Reinsurance pricing declined by an average of 22.8% across Gallagher Re’s portfolio at the June 2026 Florida renewal, reflecting a sharp softening driven by abundant capacity, improved terms and conditions, and the continuing impact of 2022 legislative reforms, according to Adam Schwebach, the firm’s Head of North American Property.
Providing an overview of the 2026 Florida reinsurance placement, Schwebach highlighted that the reforms achieved in 2022 have had a “monstrous impact” on the overall insurance and reinsurance market in the state of Florida.
“Hats off to our legislators and regulators for taking necessary steps. This was a huge part of conversations with reinsurers this year, who have the information and, really, the resolve to price according to a new environment in the state,” the executive added.
Schwebach continued, “It is a factor that we have a hard time quantifying.
“We’re very good as reinsurance brokers at quantifying changes in risk, but understanding what loadings were previously put into pricing models to account for litigation that was, quite frankly, out of control for a period of time is difficult. Overall, though, it had a major impact on pricing in 2026.”
Gallagher Re’s Head of North American Property noted that clients and reinsurance buyers within the state used the softening market to buy improved coverage during the June renewal.
Schwebach said some market participants questioned whether risk levels were lower this year, but explained that clients took the opposite view.
He pointed to 1992, when there was only a single event but a significant loss in Hurricane Andrew, as a reminder that additional protection remains important regardless of loss frequency.

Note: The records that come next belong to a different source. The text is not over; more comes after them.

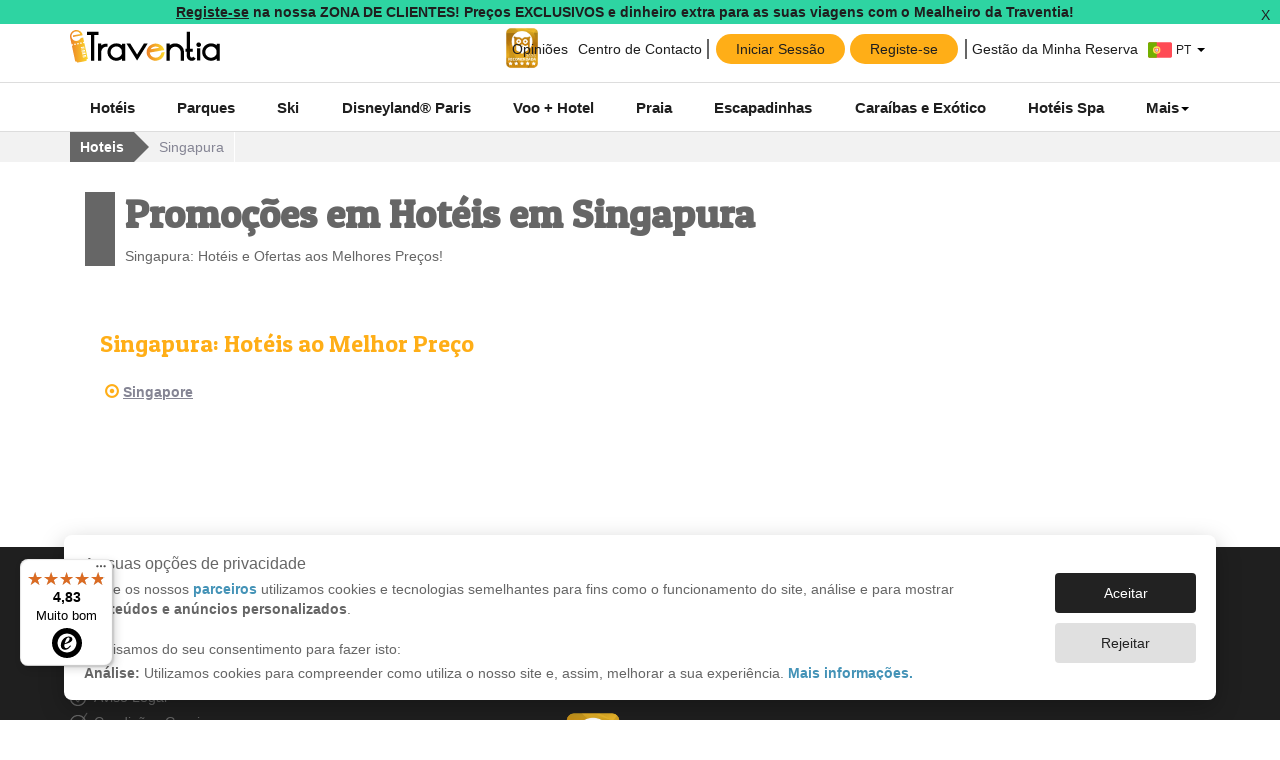

--- FILE ---
content_type: text/javascript
request_url: https://widgets.trustedshops.com/js/XA0509FBFB811FD1F44079CAE19C210A5.js
body_size: 1371
content:
((e,t)=>{const a={shopInfo:{tsId:"XA0509FBFB811FD1F44079CAE19C210A5",name:"traventia.pt",url:"https://www.traventia.pt",language:"pt",targetMarket:"PRT",ratingVariant:"WIDGET_SIMPLIFIED",eTrustedIds:{accountId:"acc-552639cf-56a3-40ce-9315-7e8b6c550b35",channelId:"chl-f19aafd9-6770-47b7-9f1c-323407c4b57a"},buyerProtection:{certificateType:"NO_AUDIT",certificateState:"NO_AUDIT",mainProtectionCurrency:"EUR",classicProtectionAmount:0,maxProtectionDuration:0},reviewSystem:{rating:{averageRating:4.83,averageRatingCount:2794,overallRatingCount:3894,distribution:{oneStar:0,twoStars:0,threeStars:18,fourStars:434,fiveStars:2342}},reviews:[{buyerFirstName:"José Maria",buyerlastName:"C.",average:5,buyerStatement:"Perfeito como em todas as outras reservas.",rawChangeDate:"2026-01-21T22:56:13.000Z",changeDate:"21/01/2026"},{buyerFirstName:"JORGE ANTONIO FERREIRA",buyerlastName:"G.",average:4,buyerStatement:"correu tudo bem com a reserva, pretendo continuar a fazer reservas com a Traventia, por isso nota 5",rawChangeDate:"2026-01-21T22:03:22.000Z",changeDate:"21/01/2026"},{buyerFirstName:"Hélder",buyerlastName:"H.",average:5,buyerStatement:"Fácil tratar com reserva de valores muito acessíveis",rawChangeDate:"2026-01-21T19:52:03.000Z",changeDate:"21/01/2026"}]},features:["MARS_REVIEWS","MARS_EVENTS","DISABLE_REVIEWREQUEST_SENDING","MARS_QUESTIONNAIRE","MARS_PUBLIC_QUESTIONNAIRE","GUARANTEE_RECOG_CLASSIC_INTEGRATION"],consentManagementType:"OFF",urls:{profileUrl:"https://www.trstd.com/pt-pt/reviews/traventia-pt",profileUrlLegalSection:"https://www.trstd.com/pt-pt/reviews/traventia-pt#legal-info",reviewLegalUrl:"https://help.etrusted.com/hc/pt/articles/23970864566162"},contractStartDate:"2024-12-18 00:00:00",shopkeeper:{name:"Youbid S.L.",street:"Pz Santa Clara 12 6",country:"ES",city:"(Castellon De La Plan) - Castellón",zip:"12001"},displayVariant:"reviews-only",variant:"reviews-only",twoLetterCountryCode:"PT"},"process.env":{STAGE:"prod"},externalConfig:{trustbadgeScriptUrl:"https://widgets.trustedshops.com/assets/trustbadge.js",cdnDomain:"widgets.trustedshops.com"},elementIdSuffix:"-98e3dadd90eb493088abdc5597a70810",buildTimestamp:"2026-01-22T05:55:51.776Z",buildStage:"prod"},r=a=>{const{trustbadgeScriptUrl:r}=a.externalConfig;let s=t.querySelector(`script[src="${r}"]`);s&&t.body.removeChild(s),s=t.createElement("script"),s.src=r,s.charset="utf-8",s.setAttribute("data-type","trustbadge-business-logic"),s.onerror=()=>{throw new Error(`The Trustbadge script could not be loaded from ${r}. Have you maybe selected an invalid TSID?`)},s.onload=()=>{e.trustbadge?.load(a)},t.body.appendChild(s)};"complete"===t.readyState?r(a):e.addEventListener("load",(()=>{r(a)}))})(window,document);

--- FILE ---
content_type: application/javascript
request_url: https://www.traventia.pt/assets/libraries/angularjs/v1_5_7/angular-locale_pt.js
body_size: 642
content:
'use strict';
angular.module("ngLocale", [], ["$provide", function($provide) {
var PLURAL_CATEGORY = {ZERO: "zero", ONE: "one", TWO: "two", FEW: "few", MANY: "many", OTHER: "other"};
$provide.value("$locale", {
  "DATETIME_FORMATS": {
    "AMPMS": [
      "da manh\u00e3",
      "da tarde"
    ],
    "DAY": [
      "domingo",
      "segunda-feira",
      "ter\u00e7a-feira",
      "quarta-feira",
      "quinta-feira",
      "sexta-feira",
      "s\u00e1bado"
    ],
    "ERANAMES": [
      "antes de Cristo",
      "depois de Cristo"
    ],
    "ERAS": [
      "a.C.",
      "d.C."
    ],
    "FIRSTDAYOFWEEK": 0,
    "MONTH": [
      "janeiro",
      "fevereiro",
      "mar\u00e7o",
      "abril",
      "maio",
      "junho",
      "julho",
      "agosto",
      "setembro",
      "outubro",
      "novembro",
      "dezembro"
    ],
    "SHORTDAY": [
      "dom",
      "seg",
      "ter",
      "qua",
      "qui",
      "sex",
      "s\u00e1b"
    ],
    "SHORTMONTH": [
      "jan",
      "fev",
      "mar",
      "abr",
      "mai",
      "jun",
      "jul",
      "ago",
      "set",
      "out",
      "nov",
      "dez"
    ],
    "STANDALONEMONTH": [
      "janeiro",
      "fevereiro",
      "mar\u00e7o",
      "abril",
      "maio",
      "junho",
      "julho",
      "agosto",
      "setembro",
      "outubro",
      "novembro",
      "dezembro"
    ],
    "WEEKENDRANGE": [
      5,
      6
    ],
    "fullDate": "EEEE, d 'de' MMMM 'de' y",
    "longDate": "d 'de' MMMM 'de' y",
    "medium": "dd/MM/y HH:mm:ss",
    "mediumDate": "dd/MM/y",
    "mediumTime": "HH:mm:ss",
    "short": "dd/MM/yy HH:mm",
    "shortDate": "dd/MM/yy",
    "shortTime": "HH:mm"
  },
  "NUMBER_FORMATS": {
    "CURRENCY_SYM": "\u20ac",
    "DECIMAL_SEP": ",",
    "GROUP_SEP": "\u00a0",
    "PATTERNS": [
      {
        "gSize": 3,
        "lgSize": 3,
        "maxFrac": 3,
        "minFrac": 0,
        "minInt": 1,
        "negPre": "-",
        "negSuf": "",
        "posPre": "",
        "posSuf": ""
      },
      {
        "gSize": 3,
        "lgSize": 3,
        "maxFrac": 2,
        "minFrac": 2,
        "minInt": 1,
        "negPre": "-",
        "negSuf": "\u00a0\u00a4",
        "posPre": "",
        "posSuf": "\u00a0\u00a4"
      }
    ]
  },
  "id": "pt-pt",
  "localeID": "pt_PT",
  "pluralCat": function(n, opt_precision) {  if (n >= 0 && n <= 2 && n != 2) {    return PLURAL_CATEGORY.ONE;  }  return PLURAL_CATEGORY.OTHER;}
});
}]);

He added, “Companies are also still cognisant that 2004 and 2005-level loss activity can happen in multiple landfalls. So, we saw our clients returning to the market with some price savings and using those savings to buy aggregate, multiple-event coverage, and drop-down coverage, all of which was afforded by reduced overall pricing within the market.
“Terms and conditions continued to improve for clients, given oversubscriptions, and both the ILS and traditional markets played a massive role in this.”
Schwebach said the 2026 quoting process was very orderly, with most reinsurers quoting in a 5–10% reduction range. He noted that some reinsurers quoted up to twice to secure line sizes, with pricing outcomes broadly aligning with an average 22.8% reduction across Gallagher Re’s portfolio.
He added that results were tightly clustered in a 20–25% range across clients and layers, describing it as a very positive outcome overall.
Schwebach went on, “In addition, we saw a willingness from reinsurers to continue to move down programs. That was to protect market share at the top of programs, but also very indicative of their belief that the reforms were going to have a significant impact on the bottom of programs.
“In many softening markets, we tend to see more softening at the top of programs and less towards the bottom. We didn’t see that this year. We saw very consistent softening in that 20–25% range across reinsurance towers from top to bottom, which was again a sign of abundant capacity.”
“Catastrophe bonds, as I mentioned, played a very significant role in the price levels for this year, and that is a market that continues to play a larger role in overall risk transfer strategies in Florida.
“We are at about $4.3 billion of issuance in 2026, relative to $4.6 billion in 2025, so slightly down year on year. But the thing to remember is that a lot of this is multiyear coverage; there is a lot of capacity from 2024 and 2025 issuances still sitting in reinsurance towers for many Florida carriers.”
Schwebach highlighted that catastrophe bond pricing continued to converge with traditional reinsurance pricing, which he described as a positive development.
He emphasised that this convergence is increasing optionality for reinsurance buyers in how they choose to access the market.
Schwebach concluded, “It is too early to tell what 1.1 2027 looks like, but it is an interesting and very positive trend for reinsurance buyers.
“What does this mean in terms of the overall cat pricing index? Mid-year 2026 results bring us back to pre-2023 pricing, which is positive to see.
“If you go further back historically, it gets closer to roughly 2010 pricing, which saw significant declines thereafter. So time will tell if this is the direction of the cycle.”